*Aim of the task*
Rewrite the entries from the line containing "Image attached. Find" through the line containing "<instances>", substituting "output" for "results" and leaving everything else as it stands.

*Input records*
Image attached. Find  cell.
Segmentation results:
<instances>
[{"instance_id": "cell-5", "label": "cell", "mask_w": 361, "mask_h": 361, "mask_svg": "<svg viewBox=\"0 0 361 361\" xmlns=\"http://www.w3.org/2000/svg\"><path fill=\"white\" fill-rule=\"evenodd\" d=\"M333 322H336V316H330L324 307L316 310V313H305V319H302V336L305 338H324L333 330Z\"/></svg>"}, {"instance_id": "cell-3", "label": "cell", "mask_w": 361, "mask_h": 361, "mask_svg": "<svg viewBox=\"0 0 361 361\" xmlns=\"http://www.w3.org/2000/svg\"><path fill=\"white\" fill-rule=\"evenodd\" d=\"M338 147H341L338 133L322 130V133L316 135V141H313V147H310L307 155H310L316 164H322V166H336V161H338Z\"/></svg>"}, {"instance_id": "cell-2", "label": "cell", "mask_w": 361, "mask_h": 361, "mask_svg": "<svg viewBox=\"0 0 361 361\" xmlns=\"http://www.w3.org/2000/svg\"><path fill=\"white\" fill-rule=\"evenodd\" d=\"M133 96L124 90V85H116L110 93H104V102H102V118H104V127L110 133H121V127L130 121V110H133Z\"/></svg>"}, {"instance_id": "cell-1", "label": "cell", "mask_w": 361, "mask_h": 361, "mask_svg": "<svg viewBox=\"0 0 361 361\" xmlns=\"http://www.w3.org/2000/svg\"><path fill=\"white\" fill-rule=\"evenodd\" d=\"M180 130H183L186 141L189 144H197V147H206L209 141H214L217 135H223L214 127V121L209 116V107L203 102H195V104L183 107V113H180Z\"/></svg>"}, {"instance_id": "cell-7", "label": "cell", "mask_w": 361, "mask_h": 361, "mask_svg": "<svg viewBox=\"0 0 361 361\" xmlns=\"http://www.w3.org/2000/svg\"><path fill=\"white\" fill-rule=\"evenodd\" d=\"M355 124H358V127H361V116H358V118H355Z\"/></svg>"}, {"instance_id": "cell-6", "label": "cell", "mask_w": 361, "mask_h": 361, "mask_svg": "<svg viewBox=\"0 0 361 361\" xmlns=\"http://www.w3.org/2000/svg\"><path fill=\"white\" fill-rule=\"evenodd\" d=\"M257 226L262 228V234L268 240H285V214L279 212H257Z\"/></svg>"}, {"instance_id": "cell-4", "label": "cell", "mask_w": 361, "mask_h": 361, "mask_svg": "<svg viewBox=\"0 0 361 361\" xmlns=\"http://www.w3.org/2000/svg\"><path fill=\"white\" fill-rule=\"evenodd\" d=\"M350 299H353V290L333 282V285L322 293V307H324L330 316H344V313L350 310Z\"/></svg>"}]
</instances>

* * *

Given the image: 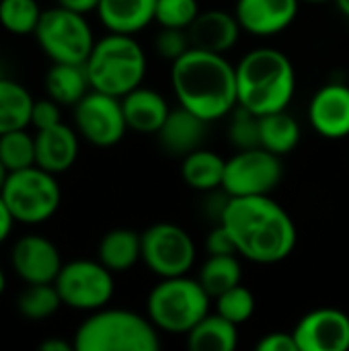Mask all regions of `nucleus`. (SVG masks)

*Correct result*
Image attached. Find  cell.
Segmentation output:
<instances>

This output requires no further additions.